#### Lesetext ####

Das Problem muss bei der Ursache erkannt und bekämpft werden, so beginnt es schon beim täglichen Einkauf des „Verbrauchers“. Mit dem Kauf von Produkten aus konventioneller Landwirtschaft unterstützt man die Überdüngung, beim Einkauf von Bio-Produkten (optimalerweise mit Demeter-Qualität) kann jeder den Einsatz von Gülle reduzieren, doch aus Preisgründen ist das in der Regel nicht der Fall. Eine weitere Ursache geht von der Massentierhaltung aus, denn dort fällt zu viel Gülle an, sodass sie kaum verwendet werden kann und lediglich verwendet wird, damit sie eben verwendet wird. In diesem Zusammenhang ist auch interessant, ob die EU-, und Ländersubventionen in Millionenhöhe für die konventionelle Landwirtschaft diese Problematik nicht nur verstärkt hat.

#### Einträge ####

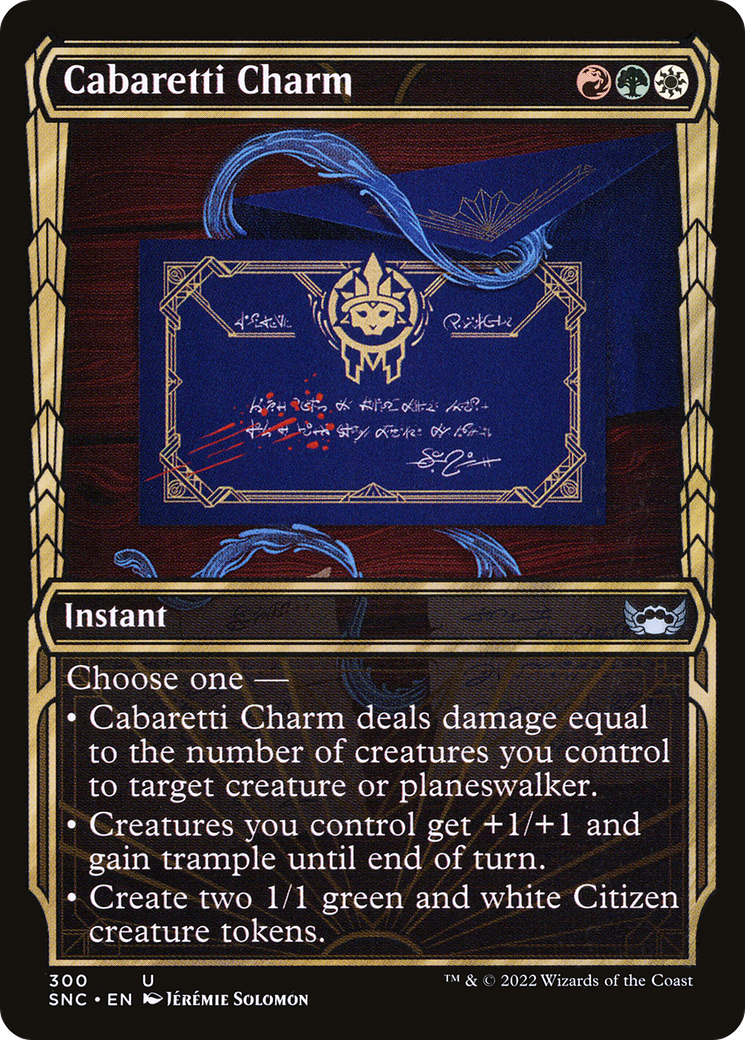 Cabaretti Charm (SNC) #300 [EN/N]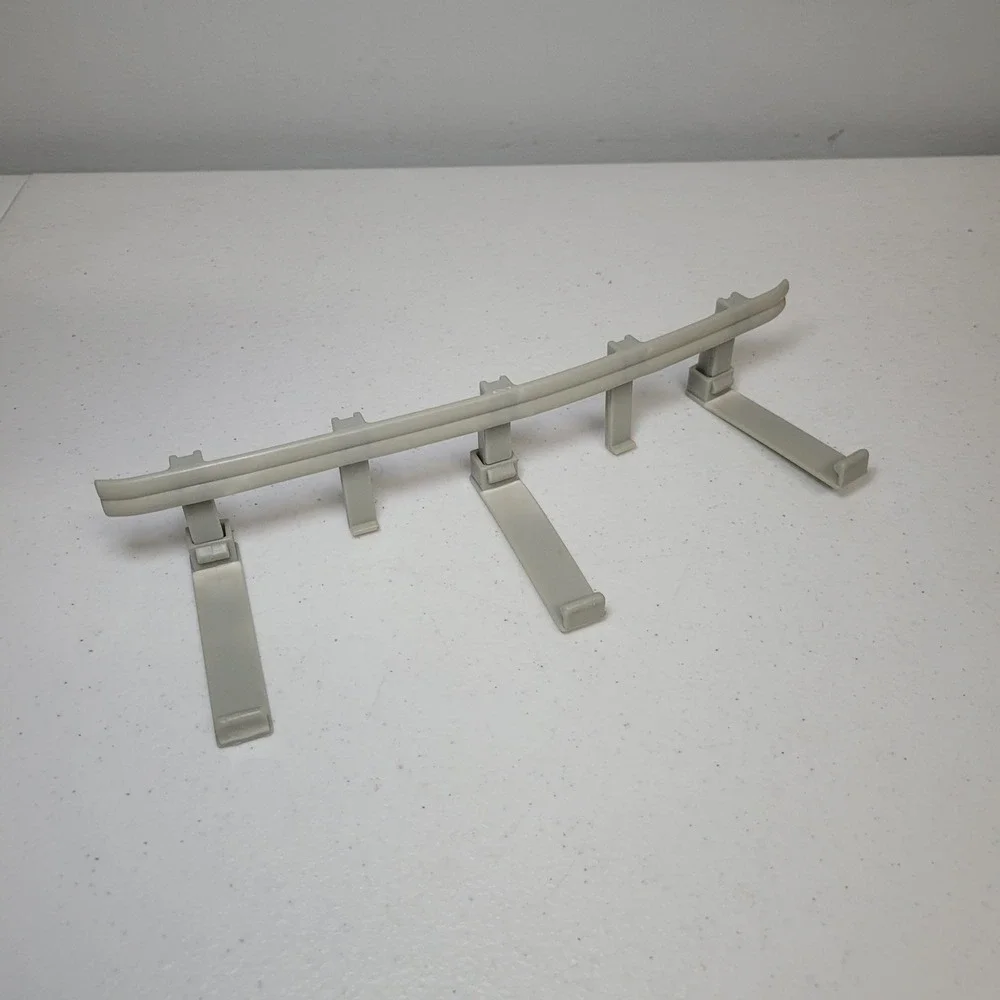 Fisher‎ Price GeoTrax Replacement Piece Gray Guardrail Fence Track Accessory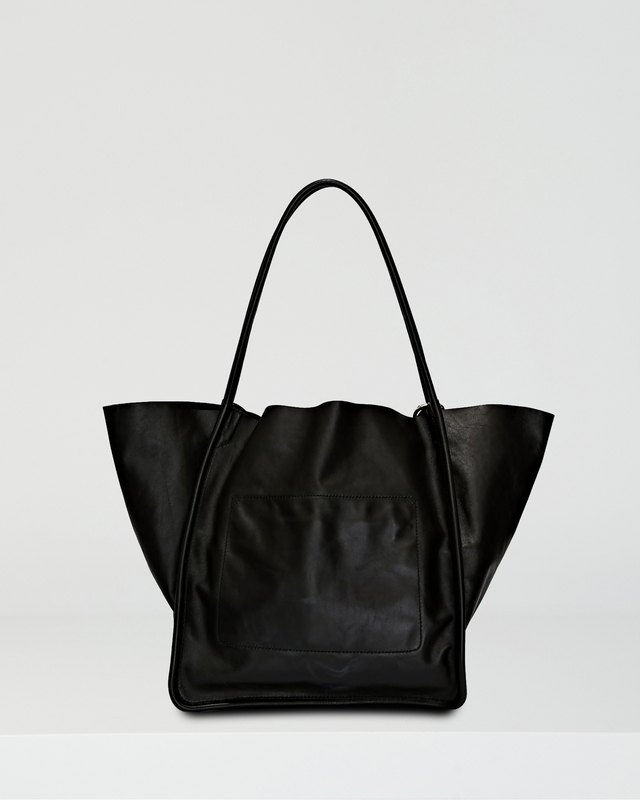 Proenza Schouler Väska XL Tote Super Glass Svart ONESIZE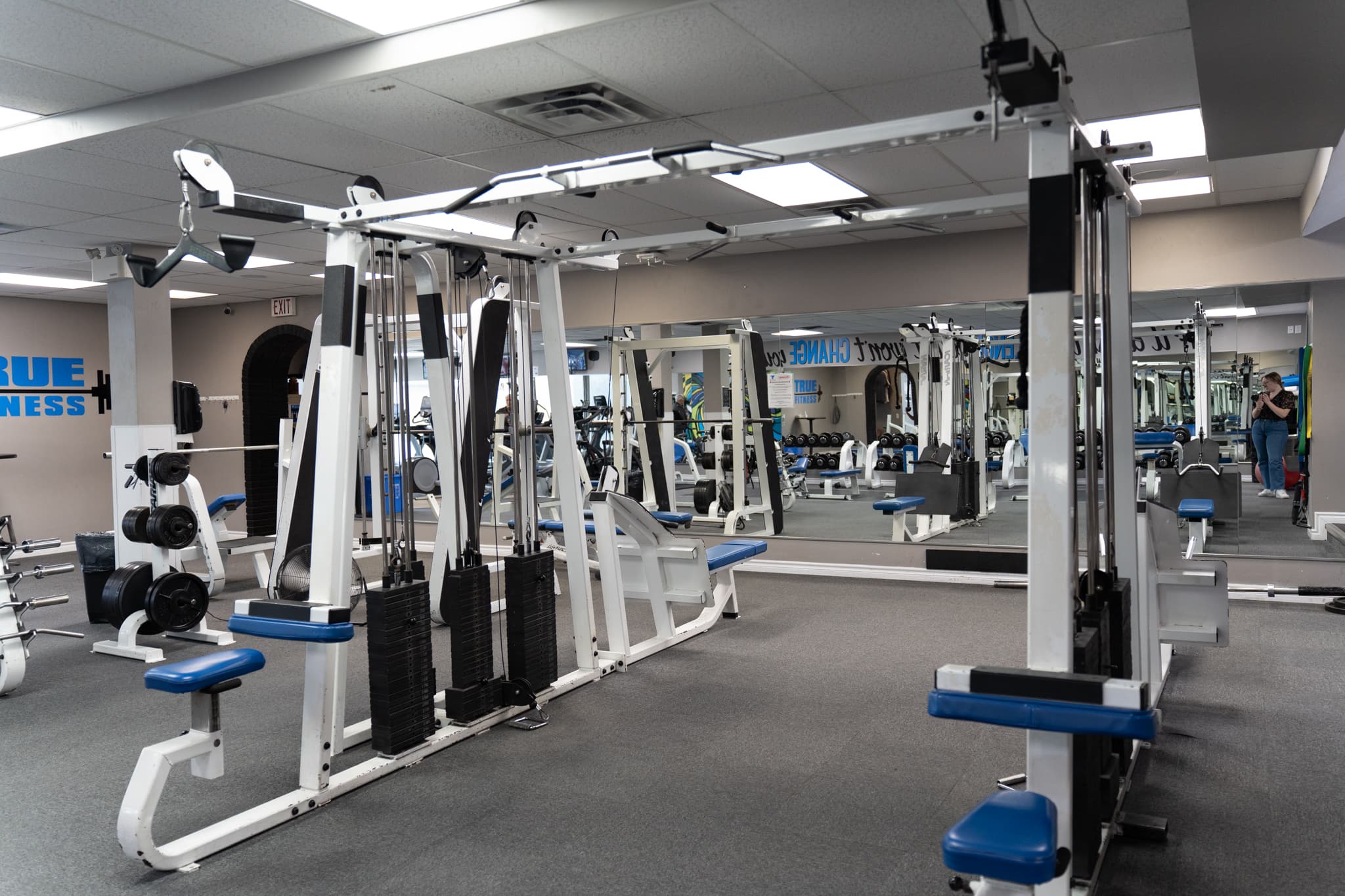 True Fitness Windsor logo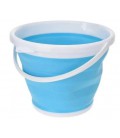 SILICON BUCKET ведро 10 LITRE, Mix color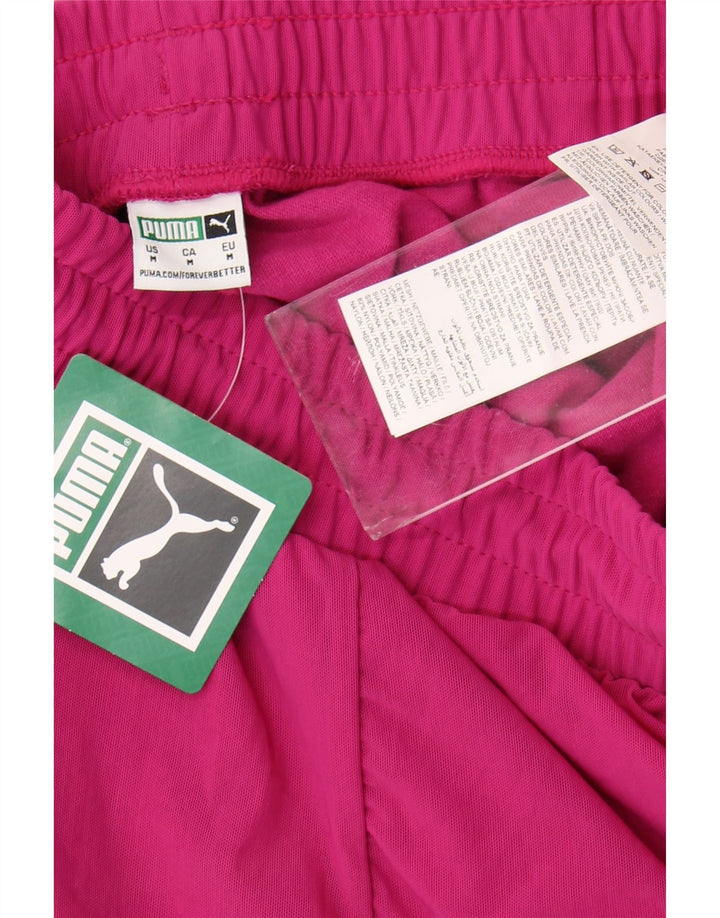 Puma Damen Sportshorts UK 14 Mittelrosa Nylon
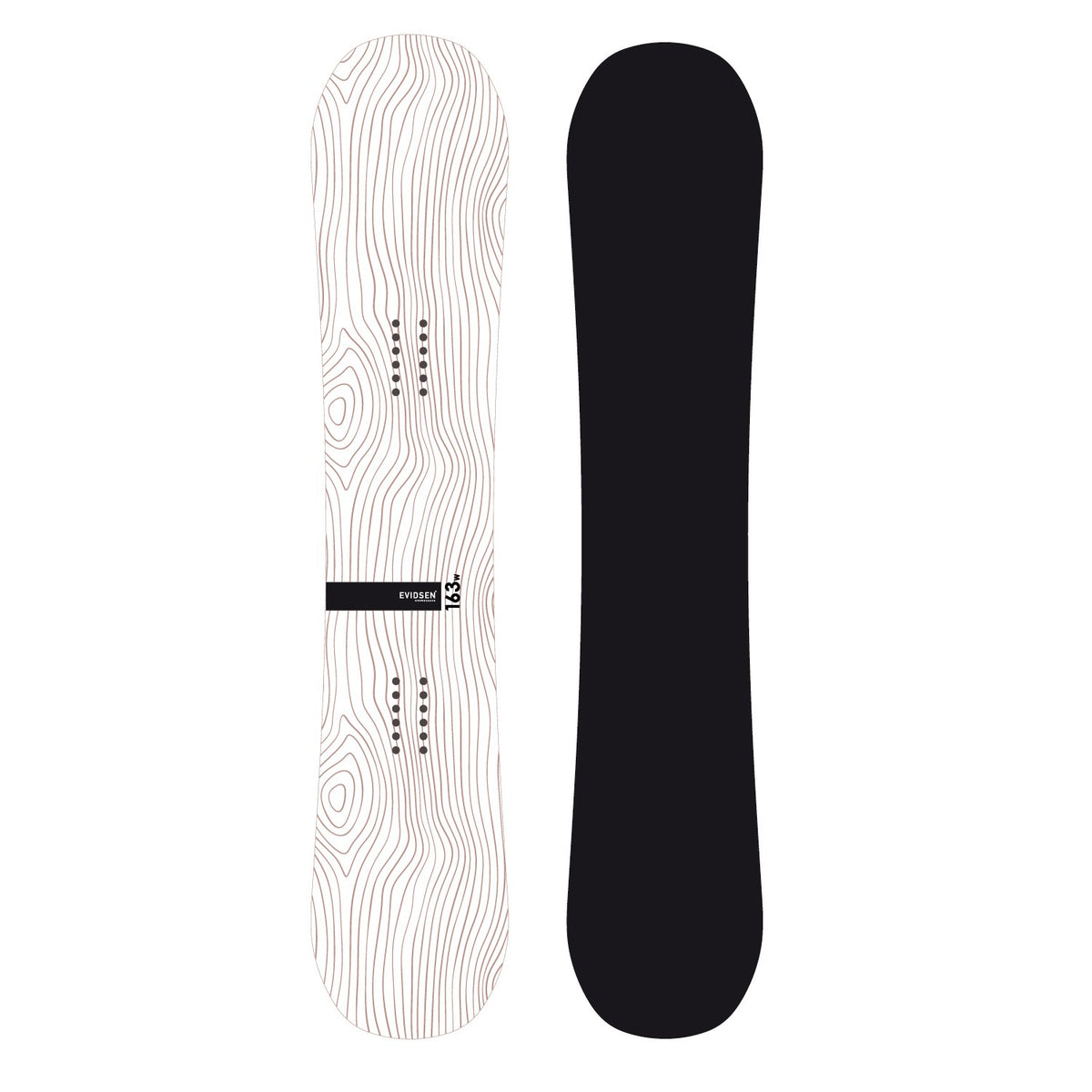 EVIDSEN SNOWBOARDS - 163 WIDE Snowboard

####

Aufgabenstellung:
Führen Sie den Lesetext über Überdüngung und Gülle im Anschluss an seinen letzten Satz weiter.

Lösung:
Kompostdüngung in Poysdorf:

Die Baum- und Rebschule Schreiber aus Poysdorf (Weinviertel) arbeitet effektiv mit der Düngung mittels Kompost. In den Obstanlagen wird im regelmäßigen Abstand Kompost ausgebracht, circa ein Kilo pro Quadratmeter, der Vorteil davon ist, dass die Nährstoffe des Komposts langsam und konstant den Pflanzen zur Verfügung gestellt werden – nicht wie beispielsweise beim Kunstdünger, wo die Nährstoffe auf einmal verfügbar sind – ein gutes Beispiel aus den empfehlenswerten Vortrag war, dass das bei uns Menschen ebenso gleich funktioniert – was ist besser – an einem Tag 10 Kilogramm Nahrung bekommen und dann einen Monat nichts mehr oder konstant jeden Tag mehrere Mahlzeiten? (Vortrag: https://www.youtube.com/watch?v=aCSJMFHCJlc)

Aktuell wurde die Artenvielfalt nachhaltig vernichtet (einer der Ursachen ist zum Beispiel: Glyphosat), Böden sind vergiftet, fast in jedem Lebensmittel befinden sich Schadstoffe, langsam muss der Mensch erwachen, um dieses Fortschreiten zu unterbinden. Das Ziel des Textes sollte sein, jeden da draußen zum Nachdenken anzuregen und bewusst zu entscheiden, auf welche Produkte man zugreift.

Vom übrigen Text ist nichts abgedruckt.